The Man with the Compound Eyes Page 3
Sometime later that night there was a strong earthquake, strong enough to reawaken people’s childhood memories. At first, she was still half-asleep; after all, she had been living in earthquake-prone Haven for quite a while now and had felt worse than this. But when the earth was still shaking over a minute later, and the tremor was getting stronger and stronger, Alice sat up in bed automatically, instinctively wanting to take shelter or flee the house. How ironic! Why should a person who is ready to die care how it happens? Alice lay back down and seemed to hear a great dull roaring coming from somewhere, as if the mountain itself was about to move. She recalled that huge earthquake that hit when she was in elementary school. No one in her family was killed, but her school had collapsed, and a science teacher who really liked her named Miss Lin as well as a boy who sat next to her in class, often gave her treats and wore spectacles had both been crushed to death. After school the day before, he had walked with her in the student procession and given her five silkworms. Five days after, maybe as a result of eating mulberry leaves that had not been cleaned properly, the silkworms all produced mushy black poops and died, their bodies all shriveled up. Those were the two most intimate memories she had of the event. An earthquake does not have to kill you to induce mortal terror; it is enough that it can take away something dear to you, leaving nothing but a shriveled skin behind.

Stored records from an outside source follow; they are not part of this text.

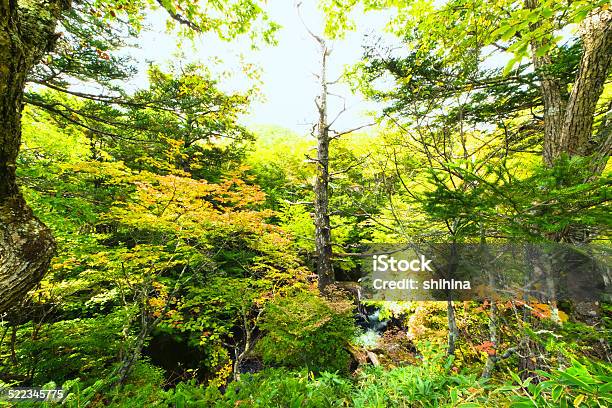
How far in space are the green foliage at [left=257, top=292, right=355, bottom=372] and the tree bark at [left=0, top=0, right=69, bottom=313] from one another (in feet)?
13.7

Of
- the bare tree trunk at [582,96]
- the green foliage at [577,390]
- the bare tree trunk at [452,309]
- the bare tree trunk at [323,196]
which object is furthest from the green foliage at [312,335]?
the bare tree trunk at [582,96]

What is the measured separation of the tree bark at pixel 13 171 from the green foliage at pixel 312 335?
4186mm

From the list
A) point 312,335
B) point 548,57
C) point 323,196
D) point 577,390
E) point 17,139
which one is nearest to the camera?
point 577,390

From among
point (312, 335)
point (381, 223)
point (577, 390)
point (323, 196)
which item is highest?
point (323, 196)

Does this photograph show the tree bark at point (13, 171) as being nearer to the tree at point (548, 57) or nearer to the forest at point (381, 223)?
the forest at point (381, 223)

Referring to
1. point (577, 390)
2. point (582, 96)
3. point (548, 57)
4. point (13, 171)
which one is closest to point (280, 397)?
point (577, 390)

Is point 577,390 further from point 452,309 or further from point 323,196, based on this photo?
point 323,196

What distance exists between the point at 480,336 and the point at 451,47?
5.07 meters

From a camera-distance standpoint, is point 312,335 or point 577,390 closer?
point 577,390

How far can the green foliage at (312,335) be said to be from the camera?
510 centimetres

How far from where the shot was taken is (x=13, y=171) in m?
1.98

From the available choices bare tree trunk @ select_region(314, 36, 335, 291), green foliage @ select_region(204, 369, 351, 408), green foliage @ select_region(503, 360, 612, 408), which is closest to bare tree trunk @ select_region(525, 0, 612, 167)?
green foliage @ select_region(503, 360, 612, 408)

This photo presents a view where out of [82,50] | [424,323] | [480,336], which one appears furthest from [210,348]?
[82,50]

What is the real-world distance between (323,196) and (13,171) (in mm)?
5980
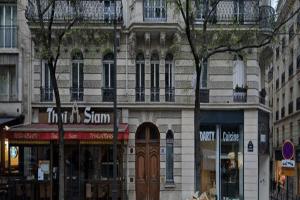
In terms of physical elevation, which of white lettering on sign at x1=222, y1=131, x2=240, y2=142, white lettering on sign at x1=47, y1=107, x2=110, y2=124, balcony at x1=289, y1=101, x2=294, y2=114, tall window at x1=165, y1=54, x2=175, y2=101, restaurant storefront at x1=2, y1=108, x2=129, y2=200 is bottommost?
restaurant storefront at x1=2, y1=108, x2=129, y2=200

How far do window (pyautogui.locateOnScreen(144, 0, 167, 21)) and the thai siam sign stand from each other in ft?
14.8

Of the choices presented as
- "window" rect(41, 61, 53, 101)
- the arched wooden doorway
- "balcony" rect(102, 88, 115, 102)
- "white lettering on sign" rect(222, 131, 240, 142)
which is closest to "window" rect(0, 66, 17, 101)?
"window" rect(41, 61, 53, 101)

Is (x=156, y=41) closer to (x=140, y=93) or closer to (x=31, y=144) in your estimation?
(x=140, y=93)

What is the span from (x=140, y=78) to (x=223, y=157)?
16.1 ft

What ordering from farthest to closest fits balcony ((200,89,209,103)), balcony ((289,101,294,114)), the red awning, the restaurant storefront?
balcony ((289,101,294,114)), balcony ((200,89,209,103)), the restaurant storefront, the red awning

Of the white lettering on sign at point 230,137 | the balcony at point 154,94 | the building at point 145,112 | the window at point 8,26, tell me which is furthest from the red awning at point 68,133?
the white lettering on sign at point 230,137

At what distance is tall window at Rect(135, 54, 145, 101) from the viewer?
26234 millimetres

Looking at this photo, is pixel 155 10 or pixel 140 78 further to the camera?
pixel 140 78

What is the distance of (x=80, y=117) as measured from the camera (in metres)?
25.8

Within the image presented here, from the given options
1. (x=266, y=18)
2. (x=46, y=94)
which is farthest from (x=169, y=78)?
(x=46, y=94)

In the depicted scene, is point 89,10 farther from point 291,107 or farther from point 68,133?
point 291,107

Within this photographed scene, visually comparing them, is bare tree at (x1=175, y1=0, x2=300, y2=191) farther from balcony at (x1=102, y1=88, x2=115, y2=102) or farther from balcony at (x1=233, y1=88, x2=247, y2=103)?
balcony at (x1=102, y1=88, x2=115, y2=102)

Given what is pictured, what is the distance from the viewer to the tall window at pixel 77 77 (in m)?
26.1

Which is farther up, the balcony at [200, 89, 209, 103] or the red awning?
the balcony at [200, 89, 209, 103]
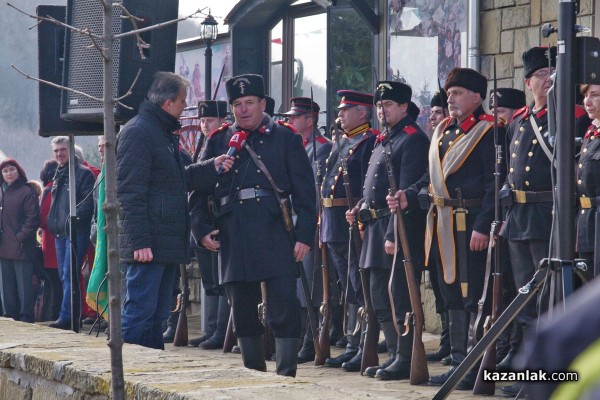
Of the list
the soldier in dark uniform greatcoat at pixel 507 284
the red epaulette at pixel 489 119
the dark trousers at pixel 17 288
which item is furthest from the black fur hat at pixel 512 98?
the dark trousers at pixel 17 288

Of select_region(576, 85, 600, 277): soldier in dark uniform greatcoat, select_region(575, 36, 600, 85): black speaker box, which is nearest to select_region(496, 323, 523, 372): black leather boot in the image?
select_region(576, 85, 600, 277): soldier in dark uniform greatcoat

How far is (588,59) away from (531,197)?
2047mm

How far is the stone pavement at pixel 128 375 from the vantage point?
11.4 feet

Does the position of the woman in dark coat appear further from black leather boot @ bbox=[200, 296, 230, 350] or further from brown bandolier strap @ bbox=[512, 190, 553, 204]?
brown bandolier strap @ bbox=[512, 190, 553, 204]

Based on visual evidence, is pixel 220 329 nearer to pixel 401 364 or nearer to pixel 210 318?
pixel 210 318

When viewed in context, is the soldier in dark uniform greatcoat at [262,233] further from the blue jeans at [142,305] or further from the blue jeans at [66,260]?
the blue jeans at [66,260]

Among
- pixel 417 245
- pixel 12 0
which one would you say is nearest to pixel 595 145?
pixel 417 245

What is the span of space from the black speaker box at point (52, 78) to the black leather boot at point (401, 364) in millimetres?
2160

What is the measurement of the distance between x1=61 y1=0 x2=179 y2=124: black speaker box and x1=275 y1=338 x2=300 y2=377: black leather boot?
1449mm

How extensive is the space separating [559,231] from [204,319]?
238 inches

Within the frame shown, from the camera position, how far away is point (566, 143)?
388 cm

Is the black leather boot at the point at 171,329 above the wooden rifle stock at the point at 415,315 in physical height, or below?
below

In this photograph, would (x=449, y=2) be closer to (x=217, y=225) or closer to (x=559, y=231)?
(x=217, y=225)

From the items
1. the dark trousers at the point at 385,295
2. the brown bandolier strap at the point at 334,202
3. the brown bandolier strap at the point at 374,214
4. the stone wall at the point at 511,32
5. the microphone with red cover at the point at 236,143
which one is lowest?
the dark trousers at the point at 385,295
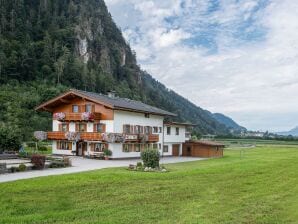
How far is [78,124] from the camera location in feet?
174

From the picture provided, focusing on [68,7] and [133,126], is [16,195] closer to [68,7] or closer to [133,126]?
[133,126]

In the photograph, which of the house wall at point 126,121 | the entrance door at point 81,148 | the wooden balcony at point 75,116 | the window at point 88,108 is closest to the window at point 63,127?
the wooden balcony at point 75,116

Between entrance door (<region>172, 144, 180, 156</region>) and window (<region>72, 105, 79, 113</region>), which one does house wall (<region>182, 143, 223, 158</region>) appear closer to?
entrance door (<region>172, 144, 180, 156</region>)

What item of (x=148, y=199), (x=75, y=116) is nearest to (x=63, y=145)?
(x=75, y=116)

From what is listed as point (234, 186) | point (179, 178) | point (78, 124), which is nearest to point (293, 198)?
point (234, 186)

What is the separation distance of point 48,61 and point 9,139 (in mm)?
99776

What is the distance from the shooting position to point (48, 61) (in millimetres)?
140000

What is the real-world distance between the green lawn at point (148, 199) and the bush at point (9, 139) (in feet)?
64.5

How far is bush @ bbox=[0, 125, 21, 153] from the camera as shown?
43062 millimetres

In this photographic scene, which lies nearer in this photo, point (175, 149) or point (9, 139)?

The rumbling sound lasted several minutes before the world fell silent again. Alice was so tired she fell right back to sleep. It was not yet light out when she awoke to the inexorable rhythm of the waves. She got up, looked out the window, and found herself standing on a remote island in the midst of an immense ocean, as frothy waves rolled relentlessly across the distance toward the shore.
4. Atile’i’s Island
The fog seemed to emanate from the ocean deep. It permeated everything, as all-pervasive as Kabang Himself. For a moment Atile’i wondered whether he was underwater. He might as well rest his oars, for what was the point of rowing in such a great fog? Seven days from Wayo Wayo, he was convinced that oars were useless in the open ocean. No wonder the islanders had established an invisible boundary around the fishing grounds, for any man who crossed it might never return. Not to mention the fact that his provisions of food and fresh water had run out. Though in spirit he had given up hope that his fate would be any different from any other second son, he had not despaired in the flesh. That’s when he started trying to drink seawater.
Near midnight it started to rain. The rain and the fog blurred the boundary between sea and sky. In the rain Atile’i assumed he had gone through the Sea Gate. Legend had it that at the extremity of rain and fog there was a gate in the sea, beyond which lay the True Isle, the abode of Kabang and all the other aquatic deities, the island of which Wayo Wayo was but a shadow. Usually this True Isle was hidden beneath the sea, only to rise above the waves at certain fateful hours.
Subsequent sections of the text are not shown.